» Selected text:
============================================================

Before the sun could even warm the earth, warm me, blue grey gave way to grey, like the whole of Lee's army taking on the battle between dusk and dawn.  The blood-red of the sunrise seeps into the earth until the world goes suddenly and softly grey again.  The clouds mourn and the birds sound an echo of taps up in the trees, as I sit and remember a battle of my own, tracing invisible scars of it upon soft skin.

Looking around, there in another section of the paint store are the blues and greys.
In the Spring of my childhood, after the winter cold and snow had retreated, Mom and I would head outdoors, just the two of us, along the shores of local bodies of water, looking for stones that may not have been unearthed for years, abundant and embedded in earth and sand. They're quiet treasures on the shores of the West, wind-swept lands riddled with unclaimed treasures that people simply pass and forget, not knowing what they have underneath their feet. Beneath this great land lies the jeweled richness of stone and prehistoric bones, telling tales as they surface, dotting the future with pieces of the past.

Some stones are so tiny as to be little bearings of smoothness, the size of a small bird's egg. Others take both hands to hold. My Mom, too, was fascinated by stones, and we'd search through the grey and dark, cold surfaces, looking for the one that'd break open into the glorious color of a gemstone. Rich colors forged in heat and fire and fate. We'd hunt down an agate, and knowing what we'd find inside, we'd smile.

In native Indian culture, agates were believed to cure the stings of scorpions and the bites of snakes, soothe the mind, prevent contagion, still thunder and lightning, promote eloquence, secure the favor of the powerful, and bring victory over enemies. In this agate, Mom might not find a cure for the stinging bite of what she has within her that was too soon to take her life, but in it she found strength and beauty, swirling colors of joy in that moment, something to sooth the thunder that rolled through her in dark frightened moments.

She hand-picked them and cataloged them by color and origin. I happily worked with her, capturing the deep energy of the earth, which grounded her to us.

Then, there are the reds, the color that is the crowning head of birth, the liquid grace in a gold chalice. It is color, that like blood, has as many variances as the way it can be spilled, there in a flash of light, a burning, a blow, one instant of sublimation, then darkness again. It is the color of the senses, the depth of rose, the scent of meat, the taste of a lover's whisper, a torrent of red wine, of desire and loss.

Red is also the color of warning, the flash of a light at the approach end of the runway that tells you if you are too high or too low. Such lights glare with luminous boding of the nearness of earth, the red and white lights that slide across the night itself, speaking aloud with silent sound to eyes that sometimes see what the soul cannot.
You took in those colors and process them with a quick movement of hands, as your aircraft bears down upon the earth, holding in check, the vast mass of weight and gravity as long as you can, until the engines pant as if breathless, the power brought back in the last second as the wheels kiss the pavement.  Sometimes, at that point, you are breathless yourself, as the white centerline lights lead you gently in.

============================================================

» Given records:
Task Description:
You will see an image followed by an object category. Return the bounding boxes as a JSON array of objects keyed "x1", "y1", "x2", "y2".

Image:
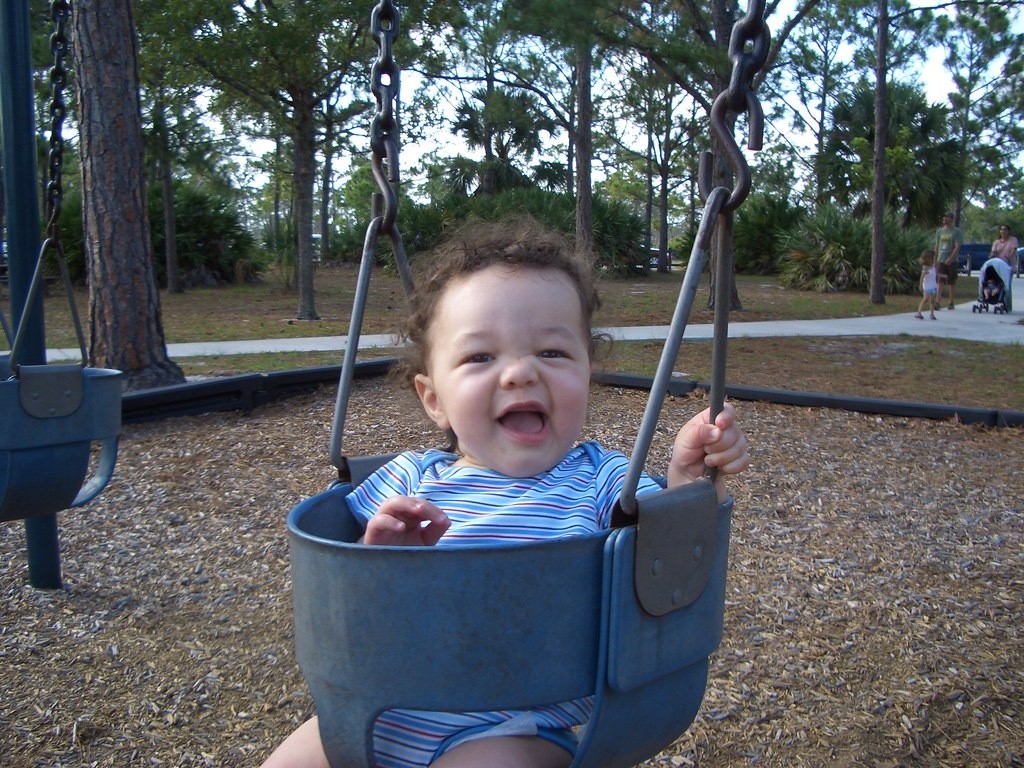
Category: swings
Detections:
[
  {"x1": 283, "y1": 1, "x2": 774, "y2": 766},
  {"x1": 1, "y1": 0, "x2": 127, "y2": 520}
]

============================================================

» Instructions:
a. Answer these questions from the passage on colors:
(i) In what season did the narrator and Mom head out to look for stones?
(ii) By what did Mom catalog the stones she hand-picked?
(iii) What does the red light at the approach end of the runway tell you?
b. Carry the passage on colors forward from its last sentence, keeping its voice and imagery.
The listing comes from a separate source.

» Written answers:
a.
(i) Spring
(ii) By color and origin
(iii) Whether you are too high or too low

b.
I think of that bright white as I look through the section of white paint. The section of samples of white is bigger than one expects, ranging from Casper the Friendly Ghost pale to rich cream, from the crystal purity of light that sparks off a diamond ring to the wood-scented smoke that is Fall. White brings to mind snow, not the snow of the ground, but the snow aloft, where thick water droplets the size of guppies give way to a thick white spray that parts as we fly through it in waves of frigid courtesy.
On such a flight, we fly in silence, but for the occasional chirp of a radio, our movements are in sync. Today, they'd call that CRM.  Back then, we worked in a kind of unspoken telepathy that was both trust and history, aloft, like two birds that leave a guy wire at exactly the same time. Our hands move in a silent prayer of ritual without words, a communion of motion and metal.

Flying on a clear night, one gets the sense that movement stops as if your ship is hung suspended from the stars with no forward progress. But when the snow hits, if the moon is bright enough, you have a sense of speed that is the wild leap of a toboggan off a hill.  As the miles trail behind us like wake, we look out into the snow much as we did as children, mentally sticking our tongues out to catch a flake and let it melt, looking through the windshield with a sort of hushed searching for something so far beyond us, we can't as yet grasp it. It's a look that's both the wonder of the unknown and the profound intent of knowledge, time slowing down even at 0.82 Mach.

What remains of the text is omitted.